In the Pestrechinsky district there is a centralized club and library system, the Pestrechinsky Museum of Local Lore includes a department of the Regional Museum in the village of Kryashch-Serda specializing in the study of the life and national culture of the Kryashens, as well as the Museum of the Hero of the Soviet Union named after Pyotr Gavrilov in the village of Alvidino.

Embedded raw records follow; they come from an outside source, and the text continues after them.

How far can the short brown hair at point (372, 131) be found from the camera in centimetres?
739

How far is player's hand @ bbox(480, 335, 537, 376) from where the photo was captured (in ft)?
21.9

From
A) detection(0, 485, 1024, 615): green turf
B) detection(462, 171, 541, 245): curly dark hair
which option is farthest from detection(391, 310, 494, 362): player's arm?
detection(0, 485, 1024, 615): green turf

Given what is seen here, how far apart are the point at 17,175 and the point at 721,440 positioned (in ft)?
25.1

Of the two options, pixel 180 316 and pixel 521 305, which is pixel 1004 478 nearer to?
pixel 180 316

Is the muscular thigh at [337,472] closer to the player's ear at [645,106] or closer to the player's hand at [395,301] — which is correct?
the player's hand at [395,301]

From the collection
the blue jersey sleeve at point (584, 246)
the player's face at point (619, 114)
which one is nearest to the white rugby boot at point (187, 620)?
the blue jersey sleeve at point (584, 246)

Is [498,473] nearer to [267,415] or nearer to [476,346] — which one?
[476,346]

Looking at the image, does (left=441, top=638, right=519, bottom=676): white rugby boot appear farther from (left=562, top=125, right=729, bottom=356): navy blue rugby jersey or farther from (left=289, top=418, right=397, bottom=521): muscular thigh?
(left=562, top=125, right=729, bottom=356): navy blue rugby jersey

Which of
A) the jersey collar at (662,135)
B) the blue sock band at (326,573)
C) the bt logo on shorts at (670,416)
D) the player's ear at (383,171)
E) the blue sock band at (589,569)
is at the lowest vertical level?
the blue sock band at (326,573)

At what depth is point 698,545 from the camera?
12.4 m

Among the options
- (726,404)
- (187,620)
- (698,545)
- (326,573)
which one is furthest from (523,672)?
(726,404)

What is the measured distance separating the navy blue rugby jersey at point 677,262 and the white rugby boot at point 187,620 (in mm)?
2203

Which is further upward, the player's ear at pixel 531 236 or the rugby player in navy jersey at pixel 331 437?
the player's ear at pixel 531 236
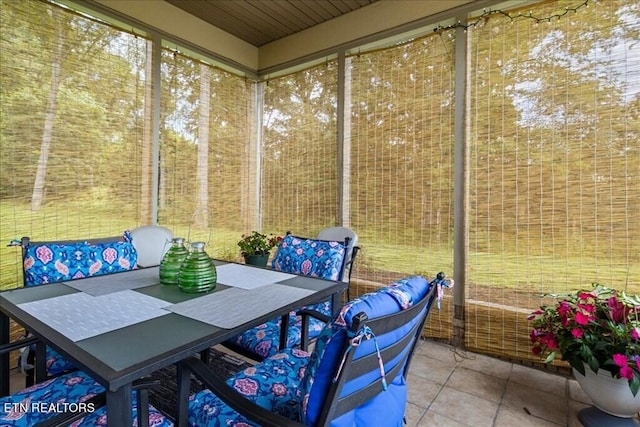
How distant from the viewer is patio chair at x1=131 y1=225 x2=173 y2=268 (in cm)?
256

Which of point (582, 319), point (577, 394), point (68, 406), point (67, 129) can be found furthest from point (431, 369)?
point (67, 129)

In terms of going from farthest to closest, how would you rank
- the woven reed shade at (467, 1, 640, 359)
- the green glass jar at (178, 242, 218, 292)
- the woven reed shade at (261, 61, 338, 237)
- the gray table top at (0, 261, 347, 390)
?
the woven reed shade at (261, 61, 338, 237)
the woven reed shade at (467, 1, 640, 359)
the green glass jar at (178, 242, 218, 292)
the gray table top at (0, 261, 347, 390)

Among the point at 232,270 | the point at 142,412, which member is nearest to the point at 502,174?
the point at 232,270

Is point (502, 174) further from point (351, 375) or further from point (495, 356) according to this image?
point (351, 375)

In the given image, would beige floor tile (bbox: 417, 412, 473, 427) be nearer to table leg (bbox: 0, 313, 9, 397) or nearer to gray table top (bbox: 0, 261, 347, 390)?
gray table top (bbox: 0, 261, 347, 390)

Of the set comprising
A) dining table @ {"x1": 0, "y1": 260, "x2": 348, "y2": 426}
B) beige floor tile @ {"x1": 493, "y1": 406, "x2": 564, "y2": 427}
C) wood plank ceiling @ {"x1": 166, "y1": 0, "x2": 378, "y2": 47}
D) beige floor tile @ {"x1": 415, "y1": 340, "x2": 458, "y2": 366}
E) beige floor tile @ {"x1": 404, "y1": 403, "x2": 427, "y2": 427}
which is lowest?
beige floor tile @ {"x1": 493, "y1": 406, "x2": 564, "y2": 427}

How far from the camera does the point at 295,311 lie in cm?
173

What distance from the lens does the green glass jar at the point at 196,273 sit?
1546mm

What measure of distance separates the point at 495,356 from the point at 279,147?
2940 millimetres

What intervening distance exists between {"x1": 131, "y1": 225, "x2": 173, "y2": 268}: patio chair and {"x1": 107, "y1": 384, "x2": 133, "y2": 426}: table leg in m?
1.78

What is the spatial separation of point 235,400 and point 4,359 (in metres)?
1.19

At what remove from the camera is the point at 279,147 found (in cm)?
391

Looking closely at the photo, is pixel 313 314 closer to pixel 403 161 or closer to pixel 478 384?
pixel 478 384

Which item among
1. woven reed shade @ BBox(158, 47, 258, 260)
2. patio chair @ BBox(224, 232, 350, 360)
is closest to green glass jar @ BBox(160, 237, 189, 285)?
patio chair @ BBox(224, 232, 350, 360)
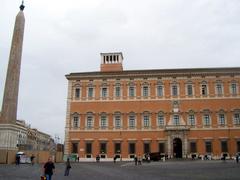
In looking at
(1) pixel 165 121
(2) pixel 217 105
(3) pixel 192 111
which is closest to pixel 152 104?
(1) pixel 165 121

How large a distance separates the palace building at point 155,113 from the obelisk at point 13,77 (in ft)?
52.3

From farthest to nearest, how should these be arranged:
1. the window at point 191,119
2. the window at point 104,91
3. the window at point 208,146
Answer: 1. the window at point 104,91
2. the window at point 191,119
3. the window at point 208,146

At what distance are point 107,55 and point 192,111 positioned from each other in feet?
48.8

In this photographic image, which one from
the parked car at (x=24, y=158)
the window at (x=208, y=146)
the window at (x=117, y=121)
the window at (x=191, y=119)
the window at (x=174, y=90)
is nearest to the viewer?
the parked car at (x=24, y=158)

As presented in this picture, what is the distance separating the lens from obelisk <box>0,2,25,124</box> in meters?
22.3

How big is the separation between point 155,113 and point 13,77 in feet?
64.0

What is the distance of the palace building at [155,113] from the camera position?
3622 centimetres

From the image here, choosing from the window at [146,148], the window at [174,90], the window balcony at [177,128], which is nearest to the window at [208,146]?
the window balcony at [177,128]

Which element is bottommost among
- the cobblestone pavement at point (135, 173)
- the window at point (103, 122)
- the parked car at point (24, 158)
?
the cobblestone pavement at point (135, 173)

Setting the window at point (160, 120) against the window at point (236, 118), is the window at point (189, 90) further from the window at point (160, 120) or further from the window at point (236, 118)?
the window at point (236, 118)

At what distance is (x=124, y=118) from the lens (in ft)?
124

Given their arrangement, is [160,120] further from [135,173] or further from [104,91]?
[135,173]

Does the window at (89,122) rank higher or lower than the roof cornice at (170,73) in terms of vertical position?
lower

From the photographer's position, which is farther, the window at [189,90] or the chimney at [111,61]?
the chimney at [111,61]
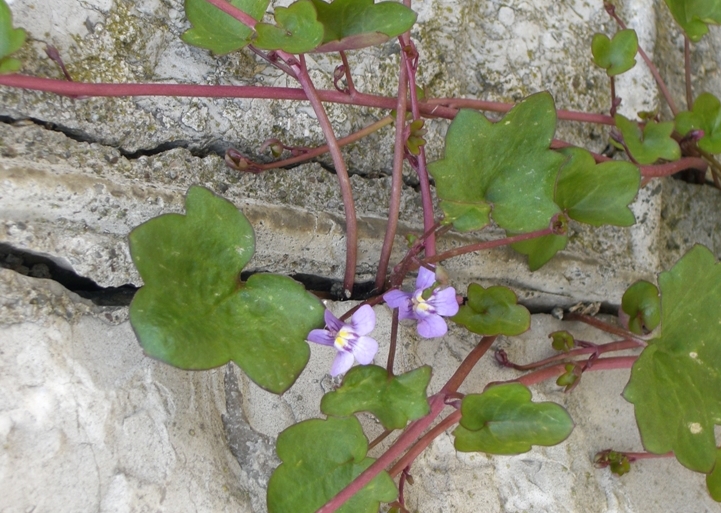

A branch of Tatmedia, Pestretsy-inform, operates in the region; it includes the regional newspaper Vperyod (Alga) which is published in Russian and Tatar as well as the Pestretsy TV channel. In 2013, on the territory of the village of Pestretsy on the right bank of the Mesha, two ancient archeological sites were found in the Laishevsky forest which would subsequently be designated the Pestrechinsky site which dates from the Bronze Age in XVIII-IX BC. An Eneolithic era site belonging to the Garino-Borsk culture from III-II thousand years BC was also discovered on the right bank. In total, along the coast of Myosha, archaeologists have recorded a cultural layer 45 meters long.

In 2010, in the vicinity of the village of Lenino-Kokushkino, a treasure hoard of 350 silver coins was discovered. The hoard contained coins minted on behalf of the Moscow rulers Ivan III, Vasily III, Ivan IV at the mints of Moscow, Tver, Novgorod, and Pskov.